Text under study
================================

Before the Minnesota Supreme Court

May 2014


Summaries prepared by the Supreme Court Commissioner’s Office


Monday, May 5, 2014

Supreme Court Courtroom, State Capitol


Gary Ekdahl, Relator, vs. Independent School District #203, Self-Insured/Riverport Insurance Services, Respondent – Case No. A14-0089:

Sharyn Hartwig, Relator, vs. Traverse Care Center and Minnesota Counties Intergovernmental Trust, Respondents – Case No. A14-0090:

            Relator Gary Ekdahl suffered a work-related injury that led to his retirement from teaching at ISD #203.  Ekdahl applied for and is receiving a retirement annuity from the state Teachers Retirement Association.  The compensation judge granted Ekdahl’s petition for wage loss benefits and denied the employer’s request to offset the payments by the amount of Ekdahl’s TRA retirement annuity.  The workers’ compensation court of appeals reversed, ruling that Minn. Stat. § 176.101, subd. 4 (2013), required the requested offset.

================================

Source data
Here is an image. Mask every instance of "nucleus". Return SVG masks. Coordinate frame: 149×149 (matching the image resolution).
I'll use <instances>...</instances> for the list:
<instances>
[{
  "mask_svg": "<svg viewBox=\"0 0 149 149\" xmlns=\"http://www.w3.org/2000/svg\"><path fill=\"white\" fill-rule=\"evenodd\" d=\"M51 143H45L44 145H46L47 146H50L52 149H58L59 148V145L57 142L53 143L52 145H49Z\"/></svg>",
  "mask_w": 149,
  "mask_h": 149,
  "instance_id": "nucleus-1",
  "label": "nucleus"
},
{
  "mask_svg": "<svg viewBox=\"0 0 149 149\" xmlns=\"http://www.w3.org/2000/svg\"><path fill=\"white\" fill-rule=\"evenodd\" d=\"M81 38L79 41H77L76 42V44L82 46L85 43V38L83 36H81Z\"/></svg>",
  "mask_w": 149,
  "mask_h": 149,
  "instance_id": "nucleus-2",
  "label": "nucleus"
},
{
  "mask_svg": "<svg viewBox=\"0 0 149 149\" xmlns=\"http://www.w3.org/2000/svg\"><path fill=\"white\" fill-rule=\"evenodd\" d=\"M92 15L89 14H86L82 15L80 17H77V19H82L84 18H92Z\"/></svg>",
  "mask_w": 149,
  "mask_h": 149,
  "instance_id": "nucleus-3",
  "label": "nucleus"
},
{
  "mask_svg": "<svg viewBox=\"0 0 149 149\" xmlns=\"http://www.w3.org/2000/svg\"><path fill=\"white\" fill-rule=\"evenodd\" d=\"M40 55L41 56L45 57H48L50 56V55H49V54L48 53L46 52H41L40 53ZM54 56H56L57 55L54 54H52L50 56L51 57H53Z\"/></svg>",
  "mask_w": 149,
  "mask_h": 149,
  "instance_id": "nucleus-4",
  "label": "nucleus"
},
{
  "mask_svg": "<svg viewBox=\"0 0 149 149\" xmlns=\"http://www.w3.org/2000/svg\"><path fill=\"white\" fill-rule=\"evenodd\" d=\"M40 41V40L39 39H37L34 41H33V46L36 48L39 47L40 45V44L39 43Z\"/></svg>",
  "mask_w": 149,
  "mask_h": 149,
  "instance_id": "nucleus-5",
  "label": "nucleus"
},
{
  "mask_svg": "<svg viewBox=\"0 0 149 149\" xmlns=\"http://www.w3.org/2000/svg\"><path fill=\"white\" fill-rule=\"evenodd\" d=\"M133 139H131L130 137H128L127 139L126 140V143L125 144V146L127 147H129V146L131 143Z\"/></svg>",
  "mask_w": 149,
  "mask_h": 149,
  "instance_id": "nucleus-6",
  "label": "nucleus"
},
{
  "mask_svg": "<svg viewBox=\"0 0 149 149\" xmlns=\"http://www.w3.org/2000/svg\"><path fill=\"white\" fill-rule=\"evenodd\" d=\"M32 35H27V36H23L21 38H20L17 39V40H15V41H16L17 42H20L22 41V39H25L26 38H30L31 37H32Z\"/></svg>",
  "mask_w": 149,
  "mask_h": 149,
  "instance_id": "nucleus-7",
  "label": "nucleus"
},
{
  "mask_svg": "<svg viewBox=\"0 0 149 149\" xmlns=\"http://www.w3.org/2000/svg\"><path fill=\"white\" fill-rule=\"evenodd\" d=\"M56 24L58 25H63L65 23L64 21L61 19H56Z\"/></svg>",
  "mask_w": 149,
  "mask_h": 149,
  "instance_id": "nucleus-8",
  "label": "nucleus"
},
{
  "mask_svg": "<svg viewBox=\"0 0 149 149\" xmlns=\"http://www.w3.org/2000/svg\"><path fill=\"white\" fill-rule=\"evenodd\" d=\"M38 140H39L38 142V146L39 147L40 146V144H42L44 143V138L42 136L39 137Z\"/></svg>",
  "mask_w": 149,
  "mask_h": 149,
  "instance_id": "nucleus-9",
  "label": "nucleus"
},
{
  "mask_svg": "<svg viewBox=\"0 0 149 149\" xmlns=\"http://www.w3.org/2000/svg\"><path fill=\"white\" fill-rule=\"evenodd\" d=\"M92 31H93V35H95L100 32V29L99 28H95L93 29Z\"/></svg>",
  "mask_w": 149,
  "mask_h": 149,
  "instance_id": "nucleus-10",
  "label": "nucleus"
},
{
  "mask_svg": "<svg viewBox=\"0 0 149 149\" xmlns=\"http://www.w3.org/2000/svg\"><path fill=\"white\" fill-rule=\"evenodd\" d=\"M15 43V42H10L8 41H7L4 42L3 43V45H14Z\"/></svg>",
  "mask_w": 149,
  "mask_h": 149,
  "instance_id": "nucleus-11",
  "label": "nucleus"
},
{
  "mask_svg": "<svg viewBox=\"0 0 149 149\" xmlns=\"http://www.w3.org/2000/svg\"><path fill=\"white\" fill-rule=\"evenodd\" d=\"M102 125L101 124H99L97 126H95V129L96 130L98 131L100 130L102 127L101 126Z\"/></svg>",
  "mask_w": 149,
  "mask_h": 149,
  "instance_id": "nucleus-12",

================================

Problem 1
Please transcribe the court summary from "Sharyn Hartwig, Relator, vs." up to and including "the requested offset.".
Problem 2
According to the court summary, which body pays Gary Ekdahl his retirement annuity?
Problem 3
Resume the court summary at the point where it stops.

Task answer 1
Sharyn Hartwig, Relator, vs. Traverse Care Center and Minnesota Counties Intergovernmental Trust, Respondents – Case No. A14-0090:

            Relator Gary Ekdahl suffered a work-related injury that led to his retirement from teaching at ISD #203.  Ekdahl applied for and is receiving a retirement annuity from the state Teachers Retirement Association.  The compensation judge granted Ekdahl’s petition for wage loss benefits and denied the employer’s request to offset the payments by the amount of Ekdahl’s TRA retirement annuity.  The workers’ compensation court of appeals reversed, ruling that Minn. Stat. § 176.101, subd. 4 (2013), required the requested offset.

Task answer 2
The state Teachers Retirement Association.

Task answer 3
            Relator Sharyn Hartwig was injured in the course of her employment at the Traverse Care Center.  Hartwig and the employer stipulated that she was permanently and totally disabled.  Hartwig is receiving a retirement annuity from the Public Employees Retirement Association.  The compensation judge granted the employer’s request to offset the disability payments by the amount of Hartwig’s PERA retirement annuity.  The worker’s compensation court of appeals affirmed.

            On appeal to the supreme court, the cases were consolidated for oral argument.  The following issues are presented: (1) whether Minn. Stat. § 176.101, subd. 4, requires that disability payments be offset by state and local government retirement benefits; and (2) whether such offsets would constitute constitutional violations of the right to equal protection and due process of law.  (Worker’s Compensation Court of Appeals)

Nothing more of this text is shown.